- _Source_:
--------------------

= Cofinal (mathematics) =

Mathematical property of subsets in order theory

In mathematics, a subset $B \subseteq A$ of a preordered set $(A, \leq)$ is said to be cofinal or frequent in $A$ if for every $a \in A,$ it is possible to find an element $b$ in $B$ that dominates $a$ (formally, $a\leq b$).

Cofinal subsets are very important in the theory of directed sets and nets, where “cofinal subnet” is the appropriate generalization of "subsequence". They are also important in order theory, including the theory of cardinal numbers, where the minimum possible cardinality of a cofinal subset of $A$ is referred to as the cofinality of $A.$

== Definitions ==

Let $\,\leq\,$ be a homogeneous binary relation on a set $A.$
A subset $B \subseteq A$ is said to be cofinal or frequent with respect to $\,\leq\,$ if it satisfies the following condition:
For every $a \in A,$ there exists some $b \in B$ that $a \leq b.$

A subset that is not frequent is called infrequent.
This definition is most commonly applied when $(A, \leq)$ is a directed set, which is a preordered set with additional properties.

- Final functions

A map $f : X \to A$ between two directed sets is said to be final if the image $f(X)$ of $f$ is a cofinal subset of $A.$

- Coinitial subsets

A subset $B \subseteq A$ is said to be coinitial (or dense in the sense of forcing) if it satisfies the following condition:

For every $a \in A,$ there exists some $b \in B$ such that $b \leq a.$

This is the order-theoretic dual to the notion of cofinal subset.
Cofinal (respectively coinitial) subsets are precisely the dense sets with respect to the right (respectively left) order topology.

== Properties ==

The cofinal relation over partially ordered sets ("posets") is reflexive: every poset is cofinal in itself. It is also transitive: if $B$ is a cofinal subset of a poset $A,$ and $C$ is a cofinal subset of $B$ (with the partial ordering of $A$ applied to $B$), then $C$ is also a cofinal subset of $A.$

For a partially ordered set with maximal elements, every cofinal subset must contain all maximal elements, otherwise a maximal element that is not in the subset would fail to be less than or equal to any element of the subset, violating the definition of cofinal. For a partially ordered set with a greatest element, a subset is cofinal if and only if it contains that greatest element (this follows, since a greatest element is necessarily a maximal element). Partially ordered sets without greatest element or maximal elements admit disjoint cofinal subsets. For example, the even and odd natural numbers form disjoint cofinal subsets of the set of all natural numbers.

--------------------

- _Data extract_:
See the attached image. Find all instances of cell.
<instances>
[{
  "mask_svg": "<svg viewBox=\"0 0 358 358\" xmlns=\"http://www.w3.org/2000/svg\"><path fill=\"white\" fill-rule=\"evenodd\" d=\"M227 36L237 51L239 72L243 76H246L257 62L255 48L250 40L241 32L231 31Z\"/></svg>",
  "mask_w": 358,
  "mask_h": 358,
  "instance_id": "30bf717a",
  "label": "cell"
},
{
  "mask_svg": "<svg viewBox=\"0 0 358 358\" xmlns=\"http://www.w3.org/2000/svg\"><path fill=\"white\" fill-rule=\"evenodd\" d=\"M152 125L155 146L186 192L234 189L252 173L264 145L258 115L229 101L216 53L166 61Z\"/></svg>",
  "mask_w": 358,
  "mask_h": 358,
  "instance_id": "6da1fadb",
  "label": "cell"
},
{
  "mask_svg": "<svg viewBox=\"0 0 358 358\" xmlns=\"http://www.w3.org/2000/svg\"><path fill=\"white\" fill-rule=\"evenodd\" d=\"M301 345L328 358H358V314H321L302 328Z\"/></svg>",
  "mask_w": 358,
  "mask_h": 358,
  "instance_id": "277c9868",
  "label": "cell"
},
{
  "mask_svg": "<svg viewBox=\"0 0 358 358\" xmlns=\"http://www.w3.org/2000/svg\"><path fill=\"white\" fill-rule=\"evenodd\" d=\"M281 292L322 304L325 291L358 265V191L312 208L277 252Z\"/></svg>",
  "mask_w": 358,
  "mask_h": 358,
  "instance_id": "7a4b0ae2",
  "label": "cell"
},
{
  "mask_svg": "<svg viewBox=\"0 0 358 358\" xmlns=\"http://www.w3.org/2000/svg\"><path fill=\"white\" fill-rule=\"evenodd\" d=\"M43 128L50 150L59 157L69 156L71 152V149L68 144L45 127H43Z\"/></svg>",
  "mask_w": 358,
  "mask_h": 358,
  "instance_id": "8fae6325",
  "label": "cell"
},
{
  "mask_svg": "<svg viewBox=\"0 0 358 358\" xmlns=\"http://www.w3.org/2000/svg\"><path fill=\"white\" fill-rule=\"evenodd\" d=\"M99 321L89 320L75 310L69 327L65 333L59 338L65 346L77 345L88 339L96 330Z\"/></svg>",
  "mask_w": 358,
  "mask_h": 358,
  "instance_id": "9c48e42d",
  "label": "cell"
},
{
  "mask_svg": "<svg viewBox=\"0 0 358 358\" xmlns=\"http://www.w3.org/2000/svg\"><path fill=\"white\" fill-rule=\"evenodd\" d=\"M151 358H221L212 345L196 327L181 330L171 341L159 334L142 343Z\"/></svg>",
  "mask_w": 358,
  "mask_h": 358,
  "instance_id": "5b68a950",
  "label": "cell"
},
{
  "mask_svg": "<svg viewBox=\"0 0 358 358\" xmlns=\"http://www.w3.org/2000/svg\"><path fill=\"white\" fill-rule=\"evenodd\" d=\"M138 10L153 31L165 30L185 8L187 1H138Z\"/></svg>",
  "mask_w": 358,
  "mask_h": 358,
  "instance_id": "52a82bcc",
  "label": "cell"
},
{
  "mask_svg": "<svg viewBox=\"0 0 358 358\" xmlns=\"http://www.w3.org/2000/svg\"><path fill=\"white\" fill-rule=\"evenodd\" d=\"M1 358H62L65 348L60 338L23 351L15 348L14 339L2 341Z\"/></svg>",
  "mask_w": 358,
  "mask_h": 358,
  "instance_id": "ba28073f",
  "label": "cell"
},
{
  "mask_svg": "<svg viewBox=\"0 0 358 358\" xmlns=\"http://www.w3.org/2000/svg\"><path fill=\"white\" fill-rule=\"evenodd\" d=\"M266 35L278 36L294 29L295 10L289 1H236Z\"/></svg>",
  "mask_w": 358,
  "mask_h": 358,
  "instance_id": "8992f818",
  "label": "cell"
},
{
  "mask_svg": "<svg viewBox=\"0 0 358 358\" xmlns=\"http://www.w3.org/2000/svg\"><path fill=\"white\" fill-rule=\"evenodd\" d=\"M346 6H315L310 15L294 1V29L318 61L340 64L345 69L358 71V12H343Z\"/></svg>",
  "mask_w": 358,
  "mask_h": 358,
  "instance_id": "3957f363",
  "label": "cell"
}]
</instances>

--------------------

- _Exercise goal_:
Continue the text above on cofinal subsets in order theory, starting right after its last sentence.

- _Right answer_:
If a partially ordered set $A$ admits a totally ordered cofinal subset, then we can find a subset $B$ that is well-ordered and cofinal in $A.$

If $(A, \leq)$ is a directed set and if $B \subseteq A$ is a cofinal subset of $A$ then $(B, \leq)$ is also a directed set.

== Examples and sufficient conditions ==

Any superset of a cofinal subset is itself cofinal.

If $(A, \leq)$ is a directed set and if some union of (one or more) finitely many subsets $S_1 \cup \cdots \cup S_n$ is cofinal then at least one of the set $S_1, \ldots, S_n$ is cofinal. This property is not true in general without the hypothesis that $(A, \leq)$ is directed.

- Subset relations and neighborhood bases

Let $X$ be a topological space and let $\mathcal{N}_x$ denote the neighborhood filter at a point $x \in X.$
The superset relation $\,\supseteq\,$ is a partial order on $\mathcal{N}_x$: explicitly, for any sets $S$ and $T,$ declare that $S \leq T$ if and only if $S \supseteq T$ (so in essence, $\,\leq\,$ is equal to $\,\supseteq\,$).
A subset $\mathcal{B} \subseteq \mathcal{N}_x$ is called a neighborhood base at $x$ if (and only if) $\mathcal{B}$ is a cofinal subset of $\left(\mathcal{N}_x, \supseteq\right);$
that is, if and only if for every $N \in \mathcal{N}_x$ there exists some $B \in \mathcal{B}$ such that $N \supseteq B.$ (I.e. such that $N \leq B$.)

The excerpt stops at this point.